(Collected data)
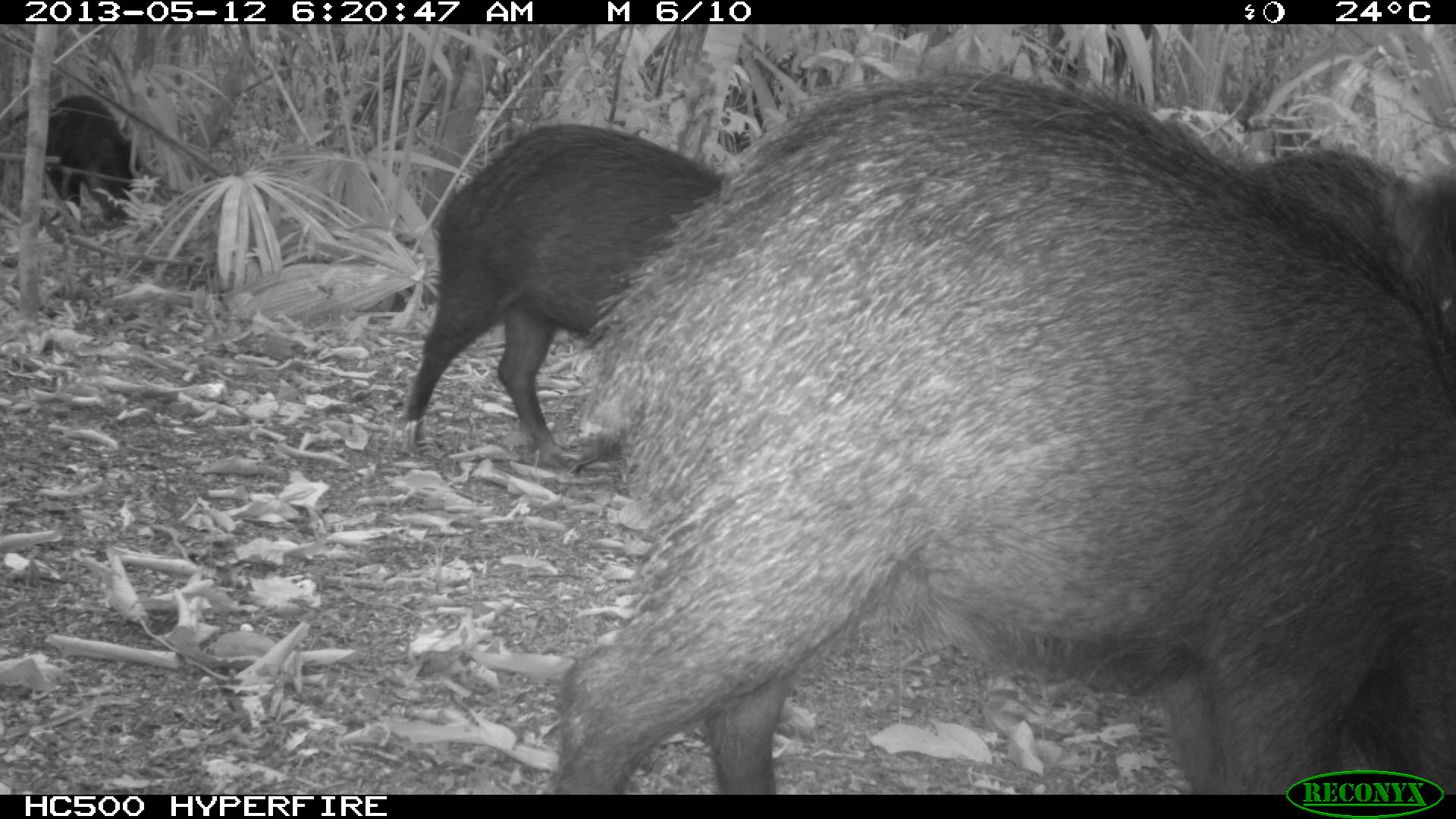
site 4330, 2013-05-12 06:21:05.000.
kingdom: Animalia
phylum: Chordata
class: Mammalia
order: Artiodactyla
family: Tayassuidae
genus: Tayassu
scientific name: Tayassu pecari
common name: white-lipped peccary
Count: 5.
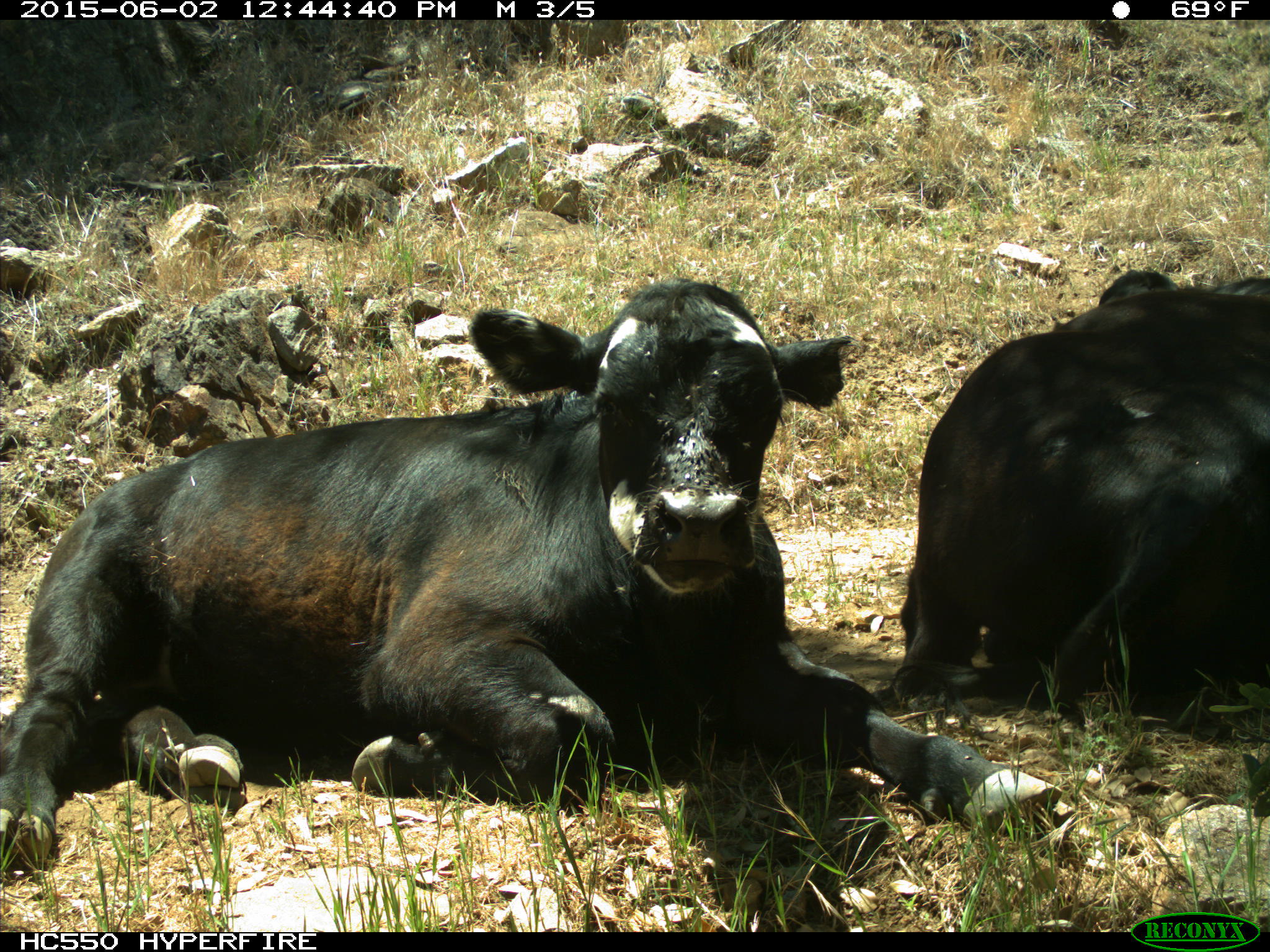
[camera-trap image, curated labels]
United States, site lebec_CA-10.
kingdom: Animalia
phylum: Chordata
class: Mammalia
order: Artiodactyla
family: Bovidae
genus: Bos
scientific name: Bos taurus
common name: domestic cow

◆ Instructions for the task
When repeating the entries, leave out every picture and keep the rest exact.

◆ Your solution
site 4330, 2013-05-12 06:21:05.000.
kingdom: Animalia
phylum: Chordata
class: Mammalia
order: Artiodactyla
family: Tayassuidae
genus: Tayassu
scientific name: Tayassu pecari
common name: white-lipped peccary
Count: 5.
[camera-trap image, curated labels]
United States, site lebec_CA-10.
kingdom: Animalia
phylum: Chordata
class: Mammalia
order: Artiodactyla
family: Bovidae
genus: Bos
scientific name: Bos taurus
common name: domestic cow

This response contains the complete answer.